* [Your instructions]: Please copy out the text of each entry below word for word, leaving the pictures out of your answer.

* [Records supplied]:
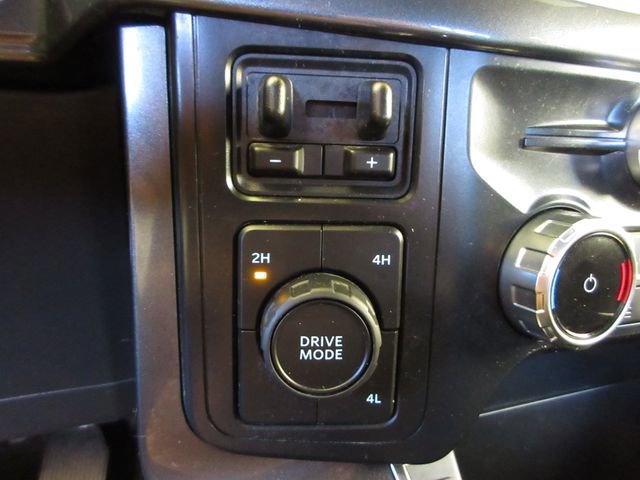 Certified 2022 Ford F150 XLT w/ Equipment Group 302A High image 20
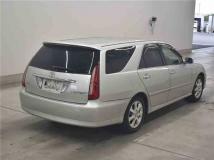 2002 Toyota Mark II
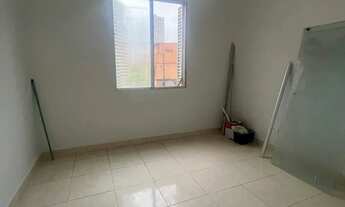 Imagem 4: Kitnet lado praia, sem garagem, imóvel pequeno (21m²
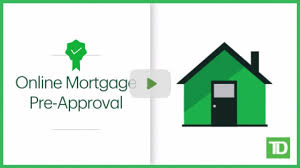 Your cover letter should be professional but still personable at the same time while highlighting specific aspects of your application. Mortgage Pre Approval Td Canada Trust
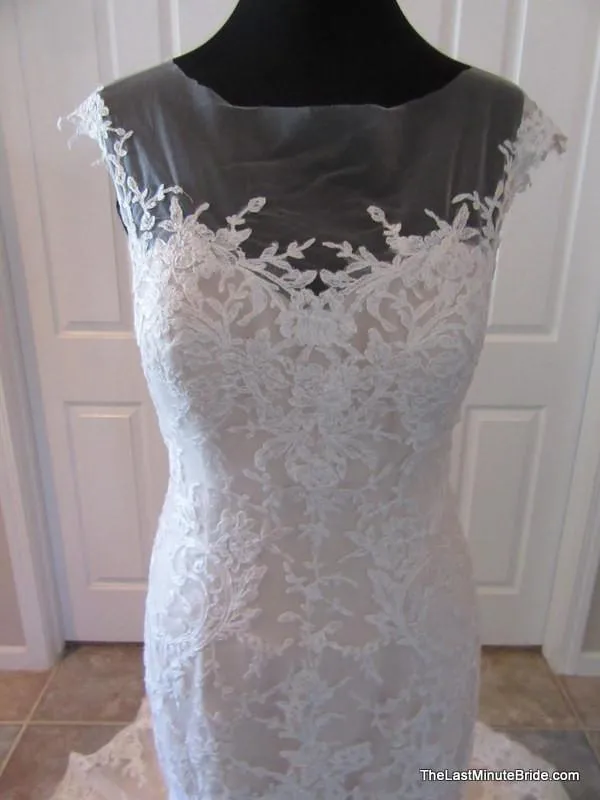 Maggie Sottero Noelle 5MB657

* [Solution to this exercise]:
 Certified 2022 Ford F150 XLT w/ Equipment Group 302A High image 20
 2002 Toyota Mark II
 Imagem 4: Kitnet lado praia, sem garagem, imóvel pequeno (21m²
 Your cover letter should be professional but still personable at the same time while highlighting specific aspects of your application. Mortgage Pre Approval Td Canada Trust
 Maggie Sottero Noelle 5MB657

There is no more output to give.